Re: [PATCH 0/3] Provide more fine grained control over multipathing

From: Sagi Grimberg
Date: Thu May 31 2018 - 04:51:50 EST



Moreover, I also wanted to point out that fabrics array vendors are
building products that rely on standard nvme multipathing (and probably
multipathing over dispersed namespaces as well), and keeping a knob that
will keep nvme users with dm-multipath will probably not help them
educate their customers as well... So there is another angle to this.

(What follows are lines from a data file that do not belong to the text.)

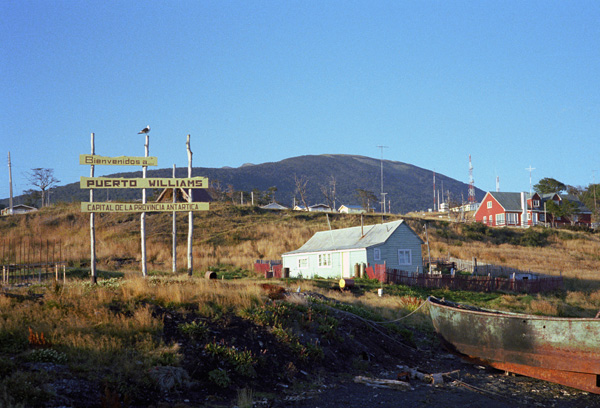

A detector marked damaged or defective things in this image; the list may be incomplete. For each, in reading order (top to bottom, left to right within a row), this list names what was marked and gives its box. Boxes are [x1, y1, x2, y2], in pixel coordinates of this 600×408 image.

rusted metal boat [426, 294, 600, 394]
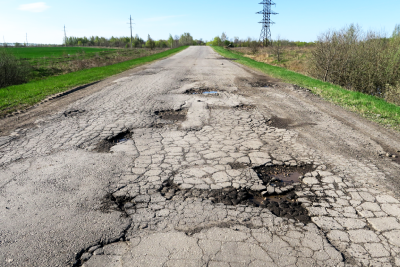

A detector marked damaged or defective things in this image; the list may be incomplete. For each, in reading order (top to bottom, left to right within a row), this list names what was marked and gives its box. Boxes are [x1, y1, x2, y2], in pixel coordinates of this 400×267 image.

asphalt patch [93, 131, 131, 154]
large pothole [94, 130, 131, 153]
pothole [94, 131, 131, 154]
pothole [158, 181, 310, 225]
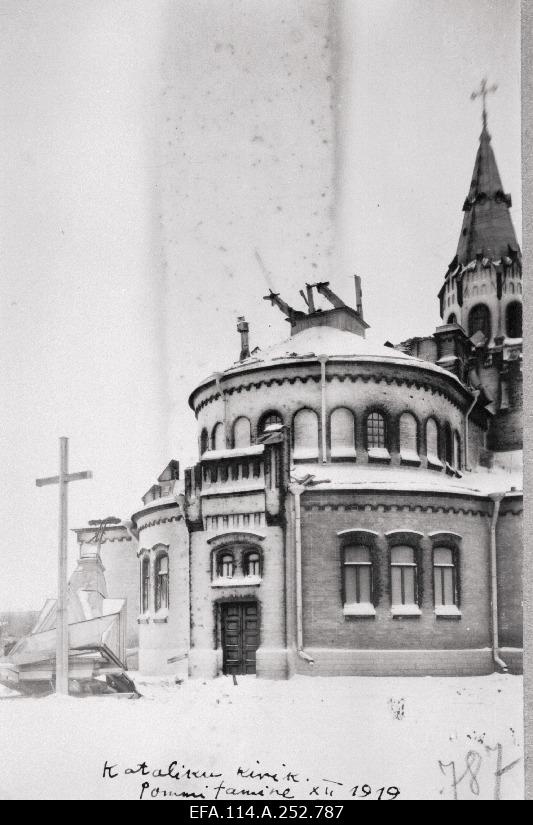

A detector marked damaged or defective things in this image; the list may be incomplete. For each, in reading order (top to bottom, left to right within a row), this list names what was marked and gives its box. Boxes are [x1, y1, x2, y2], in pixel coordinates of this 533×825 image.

damaged church building [75, 108, 524, 676]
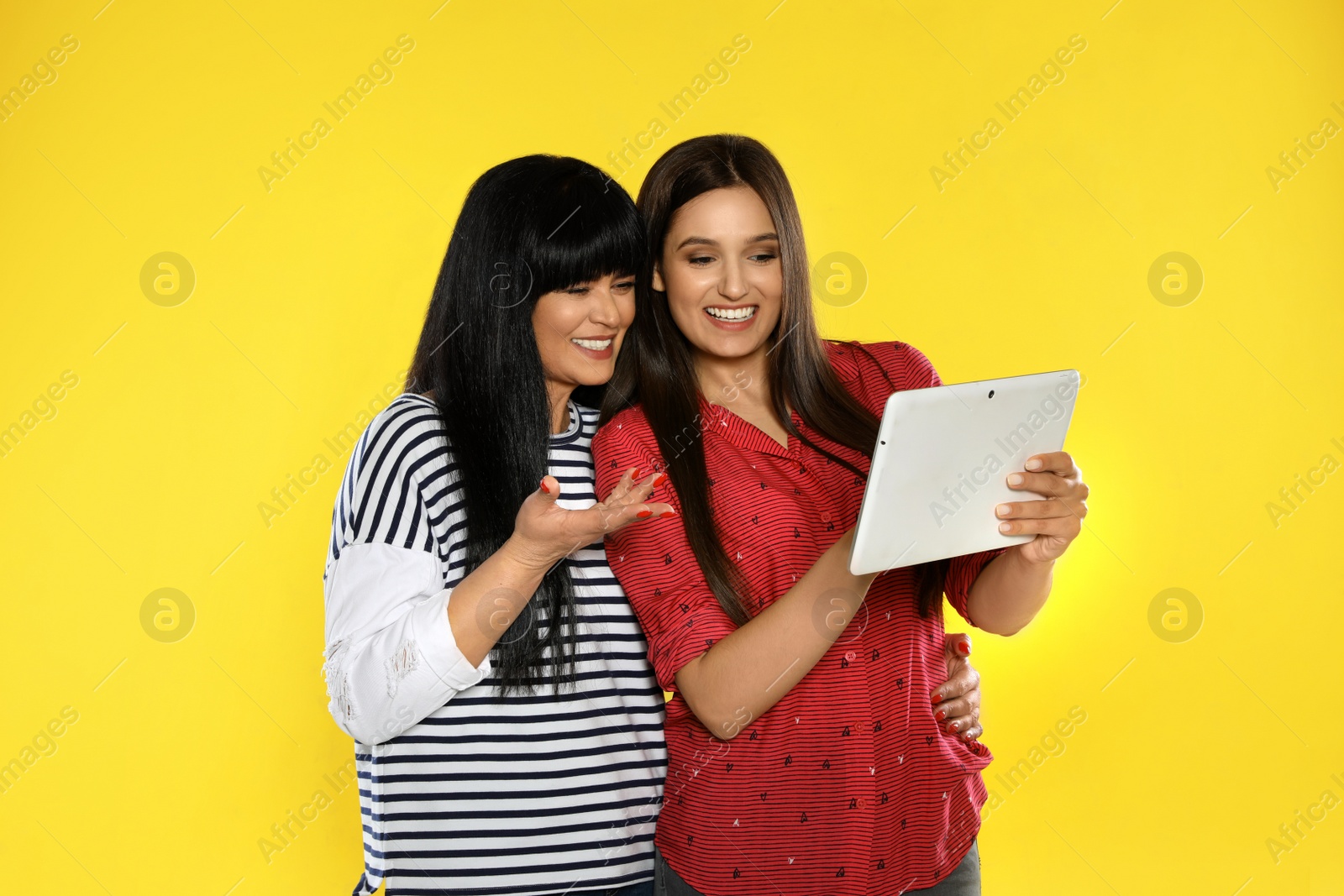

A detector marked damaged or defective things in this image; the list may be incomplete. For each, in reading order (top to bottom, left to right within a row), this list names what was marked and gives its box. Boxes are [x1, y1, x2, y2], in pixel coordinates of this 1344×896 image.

ripped white sleeve [323, 542, 491, 747]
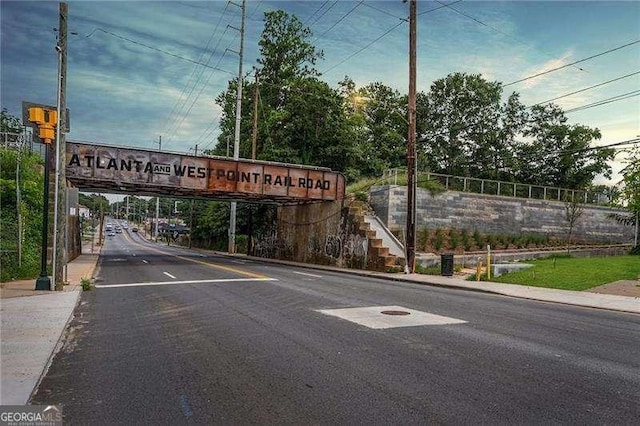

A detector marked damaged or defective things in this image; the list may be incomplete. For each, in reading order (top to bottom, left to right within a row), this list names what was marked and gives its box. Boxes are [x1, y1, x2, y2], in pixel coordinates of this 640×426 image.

rusty metal bridge sign [65, 142, 344, 204]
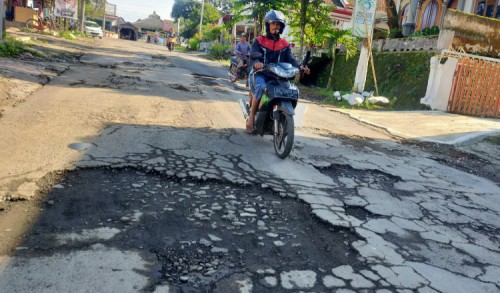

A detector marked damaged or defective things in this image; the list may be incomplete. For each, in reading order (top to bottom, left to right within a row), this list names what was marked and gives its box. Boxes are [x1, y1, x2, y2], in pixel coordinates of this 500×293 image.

large pothole filled with shadow [18, 167, 364, 290]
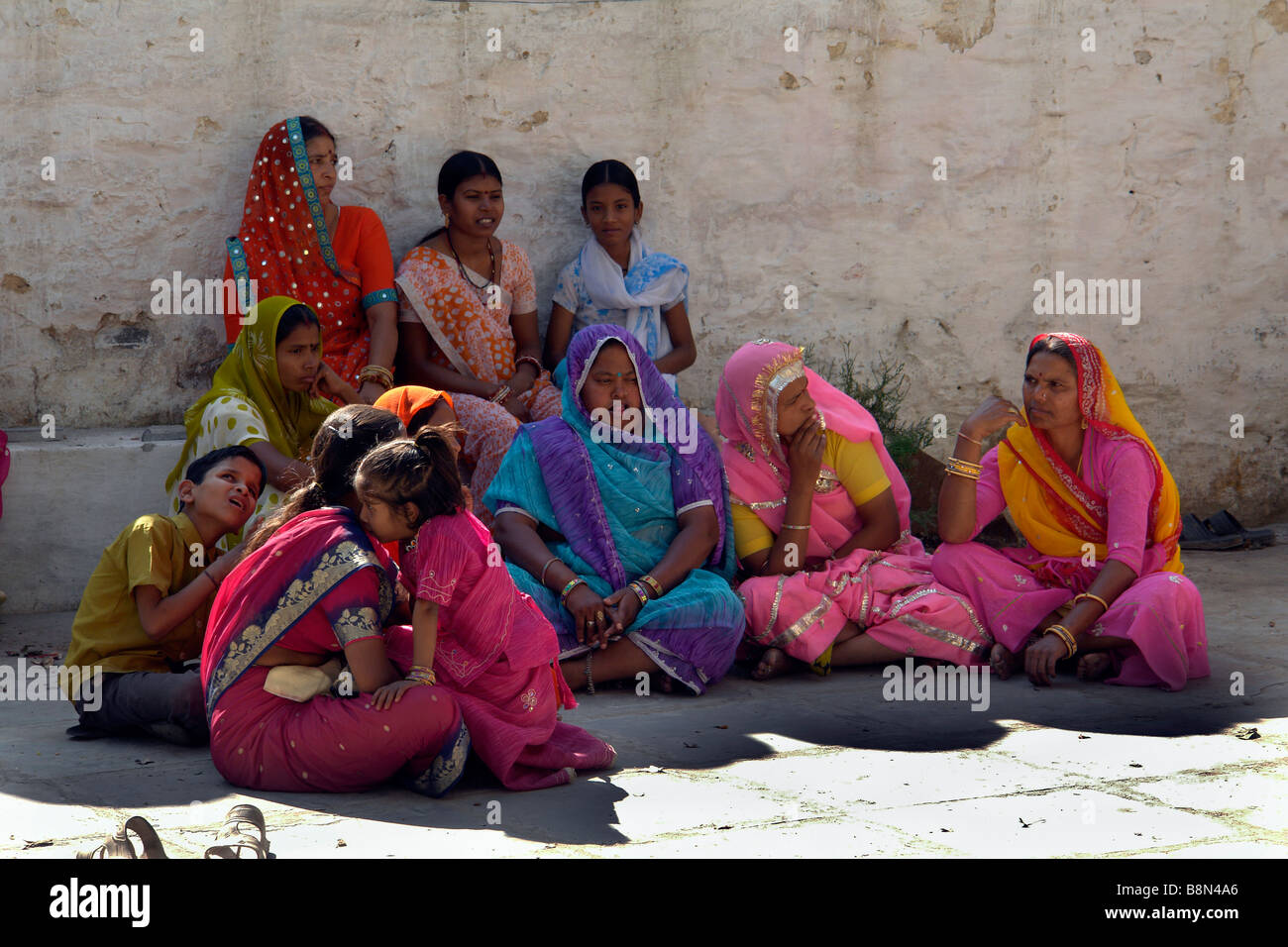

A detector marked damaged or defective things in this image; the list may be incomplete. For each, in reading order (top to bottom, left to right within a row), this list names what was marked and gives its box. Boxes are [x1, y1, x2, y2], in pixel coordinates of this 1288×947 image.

cracked wall surface [0, 0, 1282, 517]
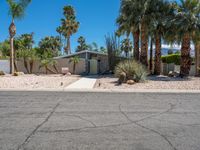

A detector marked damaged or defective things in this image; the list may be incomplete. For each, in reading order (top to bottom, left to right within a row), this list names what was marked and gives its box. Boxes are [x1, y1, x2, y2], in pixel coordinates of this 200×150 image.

crack in asphalt [16, 101, 60, 149]
crack in asphalt [118, 105, 177, 150]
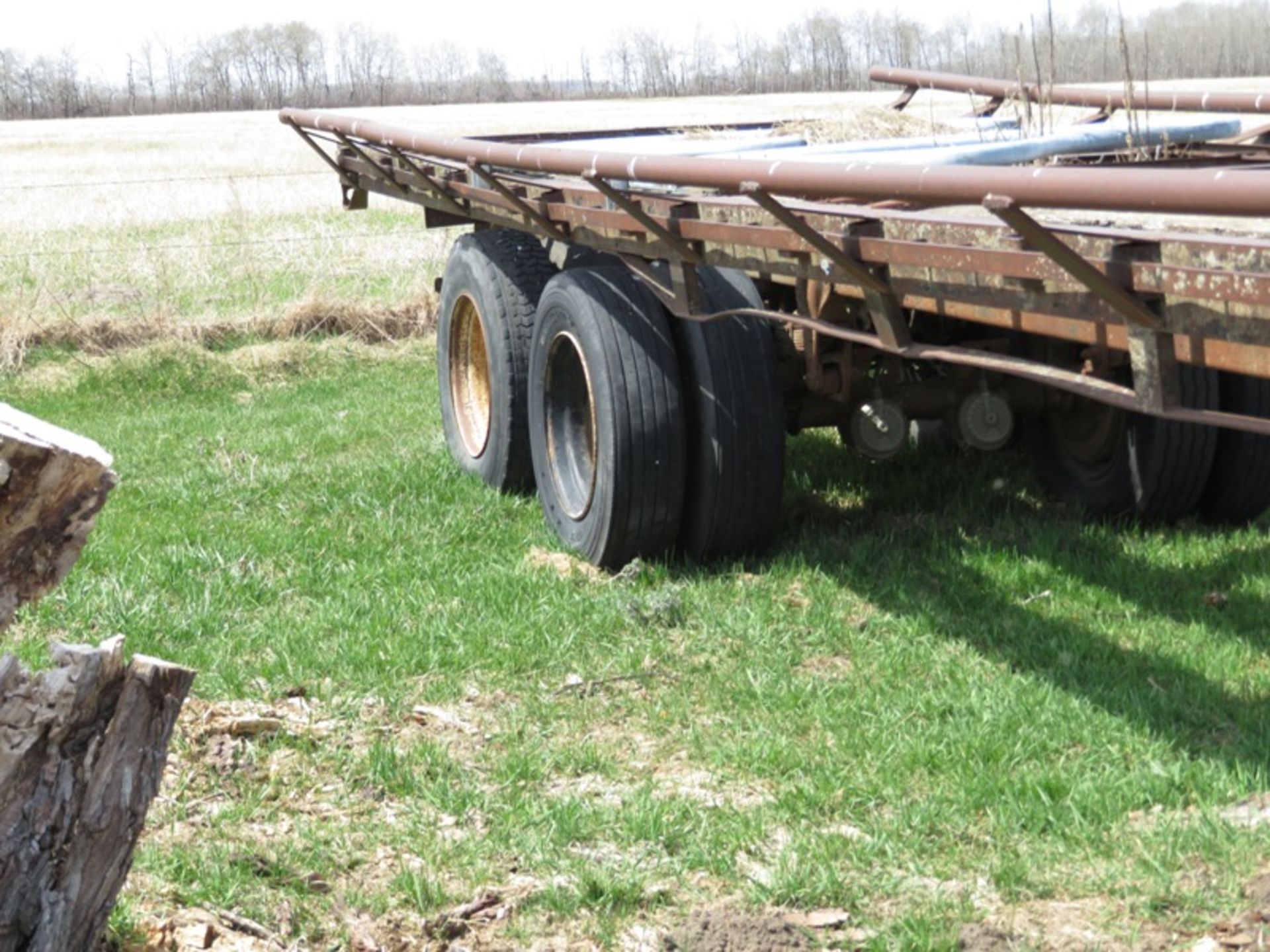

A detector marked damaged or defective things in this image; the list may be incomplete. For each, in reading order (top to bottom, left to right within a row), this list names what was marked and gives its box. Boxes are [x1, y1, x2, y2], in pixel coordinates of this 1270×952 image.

rusted metal beam [873, 65, 1270, 114]
rusted metal beam [464, 160, 569, 242]
rusted metal beam [581, 173, 700, 262]
rusty steel frame [280, 99, 1270, 436]
rusty wheel rim [444, 297, 487, 464]
rusty wheel rim [543, 330, 597, 523]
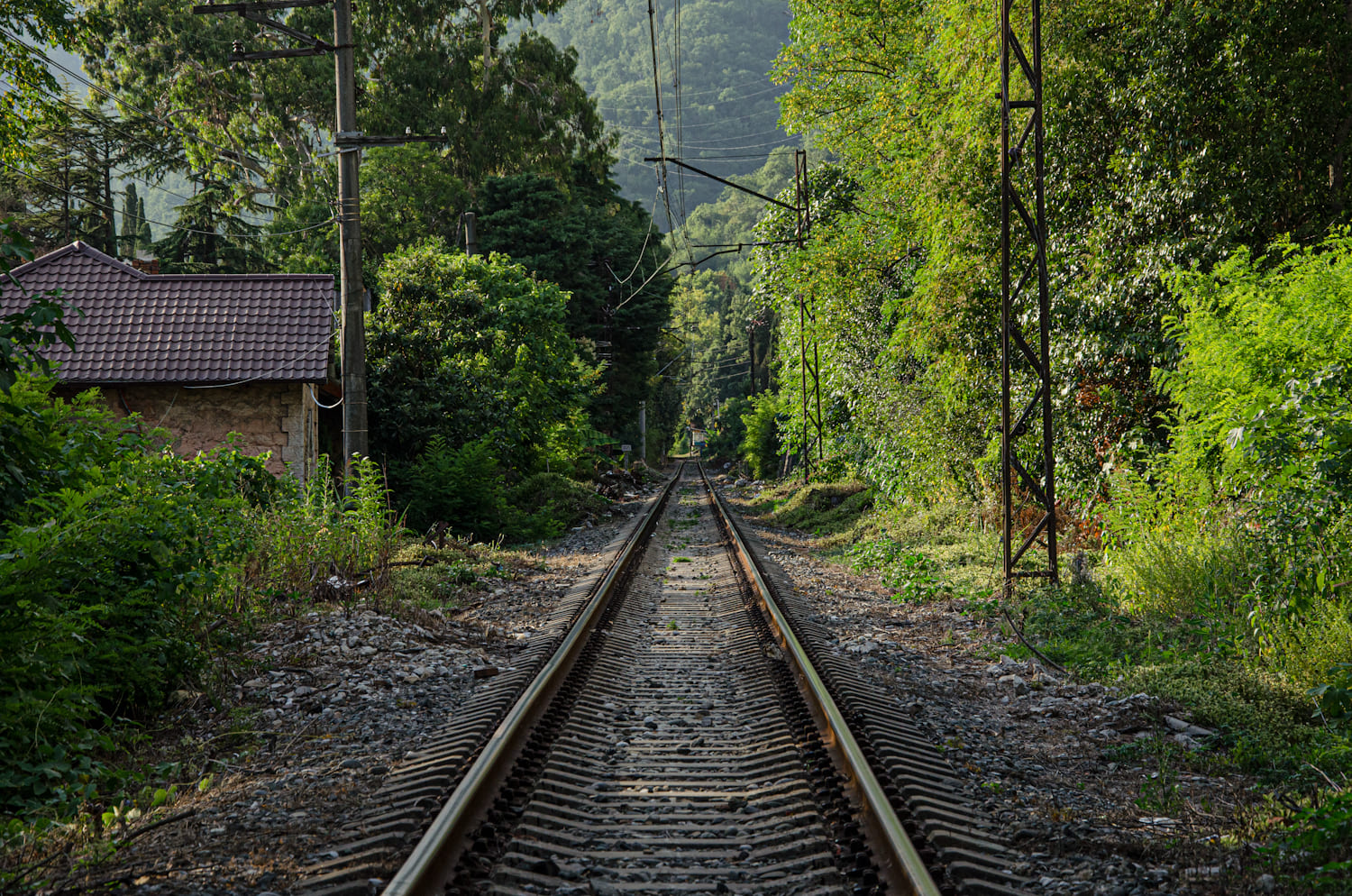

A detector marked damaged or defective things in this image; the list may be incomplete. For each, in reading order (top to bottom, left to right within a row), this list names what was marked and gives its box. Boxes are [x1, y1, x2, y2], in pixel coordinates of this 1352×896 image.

rusty railway track [301, 465, 1031, 894]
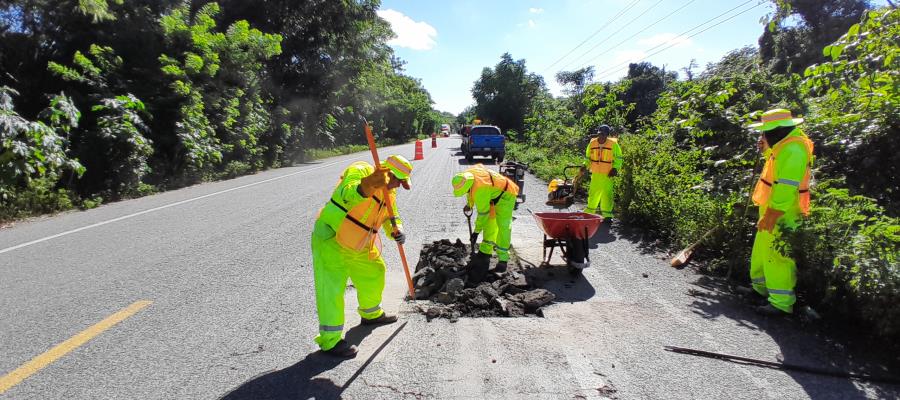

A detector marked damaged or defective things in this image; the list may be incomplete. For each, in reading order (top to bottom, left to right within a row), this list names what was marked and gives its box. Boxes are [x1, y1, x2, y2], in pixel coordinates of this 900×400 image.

pothole in road [414, 239, 568, 320]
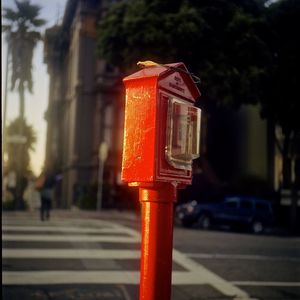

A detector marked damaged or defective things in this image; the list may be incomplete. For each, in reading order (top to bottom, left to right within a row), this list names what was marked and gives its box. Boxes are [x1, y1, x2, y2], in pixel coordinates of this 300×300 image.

rusted red paint [122, 62, 202, 300]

Noticed I didn't respond directly to this aspect. As I explained in
various replies to this thread: The users/admins would be the ones who
would decide to use dm-multipath. It wouldn't be something that'd be
imposed by default. If anything, the all-or-nothing
nvme_core.multipath=N would pose a much more serious concern for these
array vendors that do have designs to specifically leverage native NVMe
multipath. Because if users were to get into the habit of setting that
on the kernel commandline they'd literally _never_ be able to leverage
native NVMe multipathing.

We can also add multipath.conf docs (man page, etc) that caution admins
to consult their array vendors about whether using dm-multipath is to be
avoided, etc.

Again, this is opt-in, so on a upstream Linux kernel level the default
of enabling native NVMe multipath stands (provided CONFIG_NVME_MULTIPATH
is configured). Not seeing why there is so much angst and concern about
offering this flexibility via opt-in but I'm also glad we're having this
discussion to have our eyes wide open.

I think that the concern is valid and should not be dismissed. And
at times flexibility is a real source of pain, both to users and
developers.

The choice is there, no one is forbidden to use multipath. I'm just
still not sure exactly why the subsystem granularity is an absolute
must other than a volume exposed as a nvmf namespace and scsi lun (how
would dm-multipath detect this is the same device btw?)